Nasza Loteria SR - pasek na kartach artykułów

Kraków. Hazardzista z wyrokiem za broń i podrabianie pieniędzy

Artur Drożdżak
Artur Drożdżak
Skazany Dawid W.
Skazany Dawid W. Artur Drożdżak
Podrabianie pieniędzy, nielegalne posiadanie broni, kradzież cudzej tożsamości i oszustwa. Dawid W. potwierdza, że to wszystko ma na sumieniu. Czynów tych dokonywał... z czystej ciekawości. Sąd Okręgowy w Krakowie skazał go na 5 lat i 6 miesięcy więzienia. Wyrok utrzymano w mocy.

WIDEO: Barometr Bartusia

- Przyznaję się do wszystkich zarzutów – oskarżony nie krył na rozprawie. 33-latek to z zawodu fototechnik, który dorabiał sobie jako fotograf na ślubach. Był już karany.

#### DANE WEJŚCIOWE:
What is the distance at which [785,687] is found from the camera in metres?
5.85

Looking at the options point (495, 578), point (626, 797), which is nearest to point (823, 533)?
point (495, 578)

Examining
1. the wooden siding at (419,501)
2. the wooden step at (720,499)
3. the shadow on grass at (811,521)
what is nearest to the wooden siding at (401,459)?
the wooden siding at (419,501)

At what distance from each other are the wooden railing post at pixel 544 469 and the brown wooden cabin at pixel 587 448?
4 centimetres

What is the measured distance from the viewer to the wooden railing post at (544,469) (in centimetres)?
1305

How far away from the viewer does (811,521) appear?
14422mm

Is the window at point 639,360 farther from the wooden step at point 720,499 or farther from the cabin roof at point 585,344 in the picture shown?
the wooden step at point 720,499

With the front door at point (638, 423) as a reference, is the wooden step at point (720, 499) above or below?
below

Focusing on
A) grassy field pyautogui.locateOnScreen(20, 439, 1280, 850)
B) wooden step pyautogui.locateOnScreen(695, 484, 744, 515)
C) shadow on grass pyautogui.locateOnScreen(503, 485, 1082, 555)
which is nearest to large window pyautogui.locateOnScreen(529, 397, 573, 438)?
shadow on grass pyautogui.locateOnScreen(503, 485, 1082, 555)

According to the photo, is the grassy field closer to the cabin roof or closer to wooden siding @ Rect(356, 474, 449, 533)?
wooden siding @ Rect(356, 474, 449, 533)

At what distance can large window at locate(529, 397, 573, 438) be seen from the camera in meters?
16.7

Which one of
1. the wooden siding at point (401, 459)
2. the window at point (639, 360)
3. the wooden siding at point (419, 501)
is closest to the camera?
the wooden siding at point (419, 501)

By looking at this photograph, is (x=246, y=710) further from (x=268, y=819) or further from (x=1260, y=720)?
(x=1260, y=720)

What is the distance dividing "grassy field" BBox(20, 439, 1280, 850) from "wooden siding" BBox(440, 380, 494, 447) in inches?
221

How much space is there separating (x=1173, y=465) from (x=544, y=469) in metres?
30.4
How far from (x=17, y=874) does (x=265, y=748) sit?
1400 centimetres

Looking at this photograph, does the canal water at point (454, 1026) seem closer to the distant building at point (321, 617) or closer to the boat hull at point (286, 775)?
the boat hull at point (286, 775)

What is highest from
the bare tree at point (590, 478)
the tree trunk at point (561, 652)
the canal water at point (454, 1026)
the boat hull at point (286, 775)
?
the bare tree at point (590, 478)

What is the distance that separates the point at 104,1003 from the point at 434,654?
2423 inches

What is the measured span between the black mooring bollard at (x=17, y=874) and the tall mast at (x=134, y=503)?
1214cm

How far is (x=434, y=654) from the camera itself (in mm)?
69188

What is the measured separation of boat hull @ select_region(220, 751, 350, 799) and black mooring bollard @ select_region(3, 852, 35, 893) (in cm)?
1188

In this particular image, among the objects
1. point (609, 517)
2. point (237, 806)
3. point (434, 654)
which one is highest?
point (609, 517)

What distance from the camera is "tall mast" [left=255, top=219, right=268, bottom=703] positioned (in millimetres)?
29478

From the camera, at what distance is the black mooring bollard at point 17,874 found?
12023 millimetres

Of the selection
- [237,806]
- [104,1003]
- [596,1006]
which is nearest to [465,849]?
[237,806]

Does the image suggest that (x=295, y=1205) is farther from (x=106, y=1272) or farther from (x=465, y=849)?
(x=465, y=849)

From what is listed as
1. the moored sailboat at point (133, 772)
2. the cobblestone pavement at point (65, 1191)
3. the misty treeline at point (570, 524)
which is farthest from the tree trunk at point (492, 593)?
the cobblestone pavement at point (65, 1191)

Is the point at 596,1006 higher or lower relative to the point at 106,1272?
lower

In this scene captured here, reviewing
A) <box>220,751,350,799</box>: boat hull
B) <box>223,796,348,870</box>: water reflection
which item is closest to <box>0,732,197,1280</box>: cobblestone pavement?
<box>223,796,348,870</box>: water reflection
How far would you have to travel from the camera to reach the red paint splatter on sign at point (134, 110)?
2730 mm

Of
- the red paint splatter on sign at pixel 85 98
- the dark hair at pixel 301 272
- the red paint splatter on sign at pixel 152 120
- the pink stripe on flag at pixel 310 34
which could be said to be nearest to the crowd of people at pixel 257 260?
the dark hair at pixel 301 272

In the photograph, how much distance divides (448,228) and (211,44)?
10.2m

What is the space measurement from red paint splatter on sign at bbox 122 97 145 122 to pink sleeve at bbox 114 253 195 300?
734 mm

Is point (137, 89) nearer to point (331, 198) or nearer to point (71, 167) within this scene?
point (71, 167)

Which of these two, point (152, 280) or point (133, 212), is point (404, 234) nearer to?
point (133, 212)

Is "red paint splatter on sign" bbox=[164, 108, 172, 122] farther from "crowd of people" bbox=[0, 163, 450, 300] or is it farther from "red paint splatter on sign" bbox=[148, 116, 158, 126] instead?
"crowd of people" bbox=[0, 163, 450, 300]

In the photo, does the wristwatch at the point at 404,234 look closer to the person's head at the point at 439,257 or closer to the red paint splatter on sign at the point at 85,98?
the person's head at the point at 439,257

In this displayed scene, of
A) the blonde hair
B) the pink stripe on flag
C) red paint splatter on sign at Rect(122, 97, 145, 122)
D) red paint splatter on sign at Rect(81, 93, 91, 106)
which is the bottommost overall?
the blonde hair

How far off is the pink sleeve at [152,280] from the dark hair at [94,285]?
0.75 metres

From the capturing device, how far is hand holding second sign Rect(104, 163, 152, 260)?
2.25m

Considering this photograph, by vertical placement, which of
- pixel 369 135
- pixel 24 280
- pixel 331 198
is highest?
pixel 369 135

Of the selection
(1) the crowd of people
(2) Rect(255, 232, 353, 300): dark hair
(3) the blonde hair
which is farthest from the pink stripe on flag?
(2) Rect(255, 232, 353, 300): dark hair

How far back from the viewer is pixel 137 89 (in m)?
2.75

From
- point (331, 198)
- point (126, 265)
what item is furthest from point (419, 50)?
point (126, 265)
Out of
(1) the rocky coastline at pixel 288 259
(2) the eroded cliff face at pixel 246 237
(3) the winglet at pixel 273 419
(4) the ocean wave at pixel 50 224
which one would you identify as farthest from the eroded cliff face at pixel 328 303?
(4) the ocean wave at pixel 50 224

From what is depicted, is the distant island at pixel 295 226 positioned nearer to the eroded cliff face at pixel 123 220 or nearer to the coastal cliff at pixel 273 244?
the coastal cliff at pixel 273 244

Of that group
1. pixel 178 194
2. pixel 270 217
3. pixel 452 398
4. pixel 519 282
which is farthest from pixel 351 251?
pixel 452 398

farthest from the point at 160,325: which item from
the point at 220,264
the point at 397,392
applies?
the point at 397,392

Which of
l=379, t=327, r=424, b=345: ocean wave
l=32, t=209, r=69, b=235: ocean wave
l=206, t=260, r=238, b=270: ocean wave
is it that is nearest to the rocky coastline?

#### POLECENIE A:
Przepisz fragment tekstu o skazanym hazardziście, zaczynając od „WIDEO: Barometr Bartusia”, a kończąc na „Był już karany.”. Zastąp w nim „oskarżony” słowem „podsądny”.
#### POLECENIE B:
Według tekstu o skazanym hazardziście, na jaką karę Sąd Okręgowy w Krakowie skazał Dawida W.?

#### ROZWIĄZANIE A:
WIDEO: Barometr Bartusia

- Przyznaję się do wszystkich zarzutów – podsądny nie krył na rozprawie. 33-latek to z zawodu fototechnik, który dorabiał sobie jako fotograf na ślubach. Był już karany.

#### ROZWIĄZANIE B:
Na 5 lat i 6 miesięcy więzienia.